The final sample comprised 28 independent study populations (see Table 1). The mean age of participants was 60.05 years (SD = 5.51). The samples were mostly not from underserved populations and were both nonadherent or mixed samples of women. The most commonly applied targets of tailoring were barriers to care and the TTM. Telephone and print were more frequently used than was in-person delivery. Physician recommendations were only included in 5 of the interventions. Active versus no-treatment control groups were used similarly often. Recent rather than repeat/regular screening was more likely to be used as an outcome. Medical records were used as often as self-report.
Since study features tend to cluster together (Lipsey and Wilson, 2001), we examined the intercorrelations among the moderators. The associations (significant at alpha = .01) indicated that interventions that used the HBM were often delivered in person (ϕ = .53, p < 0.01) and included a physician recommendation (ϕ = .67, p < 0.001). Interventions delivered by phone were often tailored by barriers to care (ϕ = .63, p < 0.01) and printed materials were often tailored by age (ϕ = .63, p < 0.01).
The mean weighted aggregate odds ratio [OR] was very small, 1.42, although significant, p < 0.001, with a 95% confidence interval [CI] that did not include one (1.27–1.60).
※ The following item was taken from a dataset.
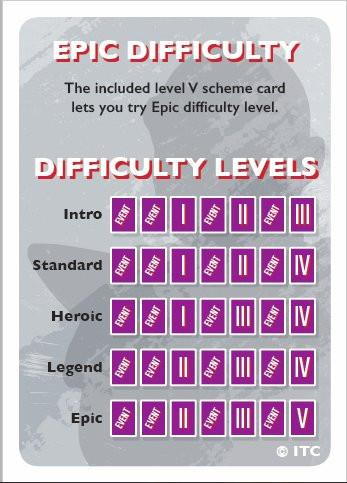 Thunderbirds Devious Schemes Bonus 6 Card pack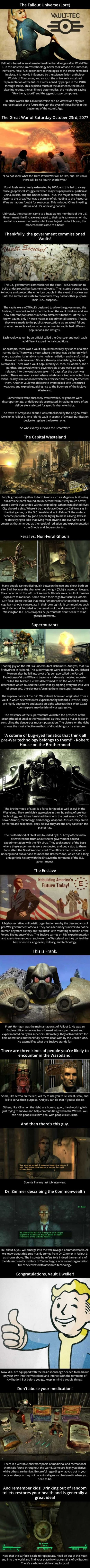 The Fallout Universe And Lore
There was significant heterogeneity among the effect sizes, Q(27) = 107.96, p < 0.001, suggesting that conducting moderator analyses to explain this variability would be appropriate.
As shown in Table 2, directing an intervention to an underserved population did not significantly impact the effect size and there was no systematic variation due to differences in the level of adherence of the sample recruited.
The effectiveness of the different tailoring methods is shown in Table 3. Tailoring an intervention according to the recipients’ ethnicity was significantly less effective than not doing so, and tailoring according to the HBM was more effective than not doing so. It was unexpected that interventions that tailored messages according to the TTM were not more effective than those that did not. We thus examined studies that included both models. A mixed-effect analogue to ANOVA comparing the four groups (HBM, TTM, both the HBM and the TTM, or neither model) was significant (OR = 1.39; Q = 31.75, p < 0.001). The weighted aggregate odds ratio for studies that included interventions tailored according to the HBM exclusively was 3.33, the TTM exclusively was 1.32, the HBM and TTM combined was 2.04, and neither theoretical model was 1.25.
Table 3 also shows the ways in which the tailored interventions were delivered. There were no differences among in person, telephone, or print delivery. We then examined if they differed in the small group of studies that compared these modalities directly within the same study. Consistent with the meta-analytic results, 3 studies that compared a tailored in-person intervention to a tailored telephone intervention found them to be no different (OR = 1.06; Q = 5.56; p = 0.06), as did the two studies that compared a tailored telephone intervention to a tailored print intervention (OR = 1.05; Q = 0.66; p = 0.42). Three interventions comparing tailored print plus tailored telephone counseling to tailored print alone also found no significant differences (OR = 1.35; Q = 0.26; p = 0.88).
Finally, we conducted analyses to ensure that the effect size obtained for each study involved a comparison between two treatments that were different only with respect to the tailored component of the implementation. This revealed no significant difference between interventions with or without extra ingredients (OR = 1.38; Q = 2.83; p = 0.09). However, the mean aggregate odds ratios suggested that the extra ingredients may have slightly strengthened the interventions (OR = 1.74, n = 9 versus OR = 1.33, n = 19).
Consistent with previous studies, a physician recommendation was significantly influential (Table 3). There was no difference in the size of effect seen for interventions that were compared to an active control versus a no intervention control group.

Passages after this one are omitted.